After the lecture the audience is invited to a reception. The lecture and reception is free of charge but registration below is necessary.

About the lecture: 
Philology and Divination: From Magic to Scholarship
This lecture is a study in the history of the humanities, a field that has developed over the last generation. In it I study one of the key techniques of humanistic scholarship, raising questions that have previously been applied to the history of the physical sciences. How did scholars actually practice their craft? And how did their practices align with their larger epistemic assumptions? 

Since the eighteenth century, the ability to divine—to correct textual errors not by consulting new manuscript evidence but by brilliant conjectural emendation—has been seen as the greatest gift of the consummate philologist: one of the pillars on which the professional authority of classical scholars rests. Textual divination was practiced in earlier centuries as well.

But its reputation was problematic. Renaissance humanists described divination as at best a pragmatic way to try to repair a text when all the manuscripts were obviously corrupt or illegible and a solution had to be invented. They engaged in this practice unwillingly at best. At worst they condemned it. Some even connected it with the forms of divination practiced by witches and necromancers: efforts to predict the future by scrutinizing the behavior of molten lead in water or interpreting the bones of animals, which were forbidden. 

In this lecture, I trace the way in which divination took on a positive meaning. To do so I will invite my hearers to come with me into the worlds where past scholars worked: studies, lecture halls, and printing houses. We will look with special care at the scholarly work of one of the greatest European humanists, Desiderius Erasmus, as he interpreted and edited texts.

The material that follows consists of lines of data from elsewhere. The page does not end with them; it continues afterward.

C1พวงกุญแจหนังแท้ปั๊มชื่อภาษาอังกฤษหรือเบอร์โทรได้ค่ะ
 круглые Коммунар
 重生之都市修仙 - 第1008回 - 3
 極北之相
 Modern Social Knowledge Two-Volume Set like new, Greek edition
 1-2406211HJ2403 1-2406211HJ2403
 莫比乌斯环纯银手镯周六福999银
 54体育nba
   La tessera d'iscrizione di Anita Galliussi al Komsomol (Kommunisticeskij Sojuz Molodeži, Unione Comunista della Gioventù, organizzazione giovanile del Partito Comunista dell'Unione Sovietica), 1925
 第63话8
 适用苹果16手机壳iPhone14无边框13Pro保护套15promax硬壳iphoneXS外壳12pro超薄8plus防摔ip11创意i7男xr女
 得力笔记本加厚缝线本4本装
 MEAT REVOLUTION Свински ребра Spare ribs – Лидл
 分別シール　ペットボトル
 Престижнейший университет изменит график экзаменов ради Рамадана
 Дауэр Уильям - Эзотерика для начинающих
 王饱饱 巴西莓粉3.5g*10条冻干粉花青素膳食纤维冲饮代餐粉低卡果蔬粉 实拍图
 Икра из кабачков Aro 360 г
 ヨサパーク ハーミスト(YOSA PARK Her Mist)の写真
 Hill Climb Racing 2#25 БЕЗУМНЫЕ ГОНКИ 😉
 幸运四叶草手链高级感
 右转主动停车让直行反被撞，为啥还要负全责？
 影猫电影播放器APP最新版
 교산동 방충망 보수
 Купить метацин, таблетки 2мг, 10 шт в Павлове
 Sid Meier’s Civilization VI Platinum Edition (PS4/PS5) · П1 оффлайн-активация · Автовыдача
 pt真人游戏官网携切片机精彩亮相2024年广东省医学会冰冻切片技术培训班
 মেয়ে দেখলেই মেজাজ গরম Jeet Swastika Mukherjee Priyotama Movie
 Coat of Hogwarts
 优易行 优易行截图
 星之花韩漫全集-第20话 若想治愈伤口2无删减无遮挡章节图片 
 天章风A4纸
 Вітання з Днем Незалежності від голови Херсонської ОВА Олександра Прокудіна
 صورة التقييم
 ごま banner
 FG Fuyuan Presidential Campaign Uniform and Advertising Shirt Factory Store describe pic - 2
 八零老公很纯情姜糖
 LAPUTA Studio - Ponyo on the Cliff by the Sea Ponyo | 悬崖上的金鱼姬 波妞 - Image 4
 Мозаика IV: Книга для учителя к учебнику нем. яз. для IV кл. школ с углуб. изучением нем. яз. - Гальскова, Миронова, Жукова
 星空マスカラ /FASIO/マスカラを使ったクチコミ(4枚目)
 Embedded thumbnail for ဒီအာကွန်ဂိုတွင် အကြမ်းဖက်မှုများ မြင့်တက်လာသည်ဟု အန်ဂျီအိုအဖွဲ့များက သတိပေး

I will argue that his experience in the printing house—an experience he shared with many other scholars—transformed his understanding of the critic’s task, enabling him to see rational conjecture as a valid and necessary scholarly operation, and that others gradually came to accept his view and build on it. Epistemic assumptions shifted, eventually. But practices changed first, and it is only by watching them develop that we can tell this chapter in the larger story of the humanities.

About the speaker:
Frederik Stjernfelt, professor at Department of Communication at Aalborg University, writes about the speaker:
Anthony Grafton is full professor at Princeton University. He is an eminent intellectual historian specializing in early-modern European history of scholarship. Among many other books, he has published “Defenders of the Text: The Traditions of Scholarship in the Age of Science, 1450-1800” (1991) on the development of philology and the humanities, and “Worlds made by Words” (2009) about the emergence of the networks of scholarship known as “the republic of letters”.